Les balises existantes, qu’elles émanent d’un cadre légal ou de la justice, vous semblent-elles suffisantes pour modérer les velléités de ces acteurs?

Les balises existantes sont fragiles car en face, ces milliardaires ne sont pas inactifs. Dès qu’ils sont confrontés à une barrière, ils cherchent à la contourner. C’est dans leur ADN, et c’est la raison pour laquelle ils ont pu construire ces empires. Il faut avoir conscience qu’ils ne s’arrêteront pas. Il y a toutefois un mouvement de résistance des Etats, qui ne veulent pas se laisser déborder. On l’a notamment vu aux Etats-Unis, à travers des actions en justice contre Facebook ou Microsoft, et des menaces de démantèlement. L’Union européenne fait elle aussi des efforts pour fixer des limites. Mais le réveil des Etats est encore plus flagrant en Chine, où Jack Ma (NDLR: le fondateur de la plateforme d’e-commerce Alibaba) avait été obligé de se taire et de ne pas faire entrer l’une de ses filiales en Bourse. Le parti communiste chinois a voulu montrer sa capacité de commander à ces grandes fortunes.

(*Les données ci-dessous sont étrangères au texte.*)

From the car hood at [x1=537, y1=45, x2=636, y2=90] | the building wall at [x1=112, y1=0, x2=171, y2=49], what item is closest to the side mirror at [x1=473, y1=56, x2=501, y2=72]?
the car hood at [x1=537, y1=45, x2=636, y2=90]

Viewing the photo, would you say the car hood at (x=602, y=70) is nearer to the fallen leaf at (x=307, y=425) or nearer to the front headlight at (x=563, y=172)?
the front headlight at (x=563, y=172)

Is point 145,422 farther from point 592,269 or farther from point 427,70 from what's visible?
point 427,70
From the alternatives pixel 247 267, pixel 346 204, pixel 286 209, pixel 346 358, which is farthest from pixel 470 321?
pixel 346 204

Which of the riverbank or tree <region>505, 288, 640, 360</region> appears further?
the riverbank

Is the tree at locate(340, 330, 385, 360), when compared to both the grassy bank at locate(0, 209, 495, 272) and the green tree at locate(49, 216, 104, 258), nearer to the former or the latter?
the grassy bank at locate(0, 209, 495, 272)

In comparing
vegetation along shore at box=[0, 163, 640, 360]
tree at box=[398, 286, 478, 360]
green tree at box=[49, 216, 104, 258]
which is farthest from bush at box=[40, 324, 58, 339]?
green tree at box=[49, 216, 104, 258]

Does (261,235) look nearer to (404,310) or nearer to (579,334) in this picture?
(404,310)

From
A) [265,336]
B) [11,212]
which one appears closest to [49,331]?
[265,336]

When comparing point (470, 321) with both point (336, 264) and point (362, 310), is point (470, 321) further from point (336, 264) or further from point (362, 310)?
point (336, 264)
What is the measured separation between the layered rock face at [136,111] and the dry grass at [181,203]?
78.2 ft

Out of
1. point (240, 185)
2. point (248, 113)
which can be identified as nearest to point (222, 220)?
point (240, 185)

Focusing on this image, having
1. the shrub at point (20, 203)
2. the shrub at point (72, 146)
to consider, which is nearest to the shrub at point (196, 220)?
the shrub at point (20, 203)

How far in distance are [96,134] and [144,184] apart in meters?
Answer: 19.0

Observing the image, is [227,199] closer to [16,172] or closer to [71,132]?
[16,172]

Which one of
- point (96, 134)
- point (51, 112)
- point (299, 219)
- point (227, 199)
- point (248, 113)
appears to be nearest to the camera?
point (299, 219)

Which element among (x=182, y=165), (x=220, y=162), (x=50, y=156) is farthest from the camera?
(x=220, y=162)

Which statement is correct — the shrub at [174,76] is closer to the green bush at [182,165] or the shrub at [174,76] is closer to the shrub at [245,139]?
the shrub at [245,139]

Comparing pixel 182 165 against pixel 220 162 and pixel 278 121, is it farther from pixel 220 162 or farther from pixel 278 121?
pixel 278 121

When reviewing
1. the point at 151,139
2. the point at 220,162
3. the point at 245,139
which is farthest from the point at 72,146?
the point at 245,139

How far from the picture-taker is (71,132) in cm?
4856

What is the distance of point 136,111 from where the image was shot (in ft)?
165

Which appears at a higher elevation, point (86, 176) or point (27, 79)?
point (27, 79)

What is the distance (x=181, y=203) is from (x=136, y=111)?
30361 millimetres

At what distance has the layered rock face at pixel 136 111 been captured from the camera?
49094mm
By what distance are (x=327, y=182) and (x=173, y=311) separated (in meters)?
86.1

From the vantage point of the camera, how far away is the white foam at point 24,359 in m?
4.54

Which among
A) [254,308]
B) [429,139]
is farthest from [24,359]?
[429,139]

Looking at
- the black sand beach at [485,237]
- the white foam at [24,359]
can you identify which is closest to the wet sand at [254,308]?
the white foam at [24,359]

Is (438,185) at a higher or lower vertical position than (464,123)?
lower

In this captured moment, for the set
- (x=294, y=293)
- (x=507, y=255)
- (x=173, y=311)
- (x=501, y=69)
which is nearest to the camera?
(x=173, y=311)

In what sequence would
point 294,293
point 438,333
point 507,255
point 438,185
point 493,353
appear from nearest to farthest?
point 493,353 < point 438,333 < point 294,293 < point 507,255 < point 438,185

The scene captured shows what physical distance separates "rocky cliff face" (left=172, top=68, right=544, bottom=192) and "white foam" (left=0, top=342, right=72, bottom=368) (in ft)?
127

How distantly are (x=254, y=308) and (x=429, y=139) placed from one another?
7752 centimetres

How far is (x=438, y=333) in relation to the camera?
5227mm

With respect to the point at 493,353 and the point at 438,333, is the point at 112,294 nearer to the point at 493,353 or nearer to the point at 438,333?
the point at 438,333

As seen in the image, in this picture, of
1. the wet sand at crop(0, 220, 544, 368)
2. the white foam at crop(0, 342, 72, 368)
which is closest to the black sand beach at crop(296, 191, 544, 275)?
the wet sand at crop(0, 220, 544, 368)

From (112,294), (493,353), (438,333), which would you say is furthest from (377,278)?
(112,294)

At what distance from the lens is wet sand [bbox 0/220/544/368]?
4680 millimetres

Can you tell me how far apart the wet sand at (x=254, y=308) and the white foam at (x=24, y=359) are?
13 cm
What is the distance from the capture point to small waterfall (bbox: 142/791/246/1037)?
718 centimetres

Les démocraties, de leur côté, devraient-elles fixer des balises plus sévères à l’égard des excès de certains milliardaires?

Exactement. Il ne faudrait pas qu’elles soient victimes de leurs propres règles et que par naïveté, elles se fassent déborder par des gens dont même les projets les plus altruistes relèvent de la charité, et non de la puissance publique. D’autant qu’à côté de cela, il y a aussi des projets moins sympathiques, comme quand Elon Musk indique vouloir s’isoler sur une île déserte ou sur la planète Mars pour ne pas devoir dépendre de l’imposition et de la solidarité avec les autres.